In games where selfish agents are seeking to minimise their own individual costs, the Price of Anarchy will always be greater than or equal to one. This means that there will, quite often, be a lower social cost if the outcome was imposed by a central planner versus it being determined by rational, self-interested agents. Quite recently, there has also been work done on the upper bound of the Price of Anarchy in Games of Incomplete Information; essentially, some of the key results there include the worst-case scenarios in certain games. One re-affirmed result is that, in a Generalised Second-Price Auction, the expected welfare of every Bayes-Nash equilibrium (the solution concept most commonly employed in games of incomplete information) is at least 1/4 times the expected maximum welfare. New results from that paper include bounds for routing games with incomplete information. Also of interest to readers may be ‘The Possibility of Cooperation’ by Michael Taylor which is an anarchist look at game theory (thanks to Emmi Bevensee for making me aware of this).

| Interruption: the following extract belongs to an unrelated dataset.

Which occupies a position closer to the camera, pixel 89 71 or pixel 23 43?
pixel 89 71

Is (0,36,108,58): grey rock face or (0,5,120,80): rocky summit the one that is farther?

If the Price of Anarchy in a system is found to be relatively high, it can be used as a justification for those who advocate imposed, central planning instead of a ‘decentralised’ solution; this is of obvious concern to those who are inclined toward political philosophies of the libertarian and anarchist variety. Then again, the worst-case scenario is just that – the worst-case – the average-case scenario will generally be much better than the worst-case. Essentially, we must consider how the positive (as opposed to normative – though the two are inevitably interrelated in social sciences) difficulty of inefficiency can be overcome from various perspectives in order to enable the rational bolstering of the normative desirability of agents’ unrestricted autonomy. Essentially, we should now be aware of the future challenges that the Price of Anarchy can pose for those who seek expanded (and, ultimately, absolute) social and economic freedoms; as such, we can seek to formulate perspectives and arguments that are mindful of Price of Anarchy analyses as potential objections (possibly even by seeking to improve the Price of Anarchy bounds in other strategic contexts – whether that be mathematically or otherwise).
The academic-industrial complex in public policy (and across society more broadly) is immensely influential and this topic is particularly relevant to those who seek to defend and fight for freedom in particular technical domains. Indeed, being aware of scientific concepts that can potentially be used to limit autonomy, it would be foolish not to consider how we might both riposte and sustainably defend our beliefs. Anything less would amount to leaving social and economic freedoms unnecessarily vulnerable to sustained assaults in an ever-changing world.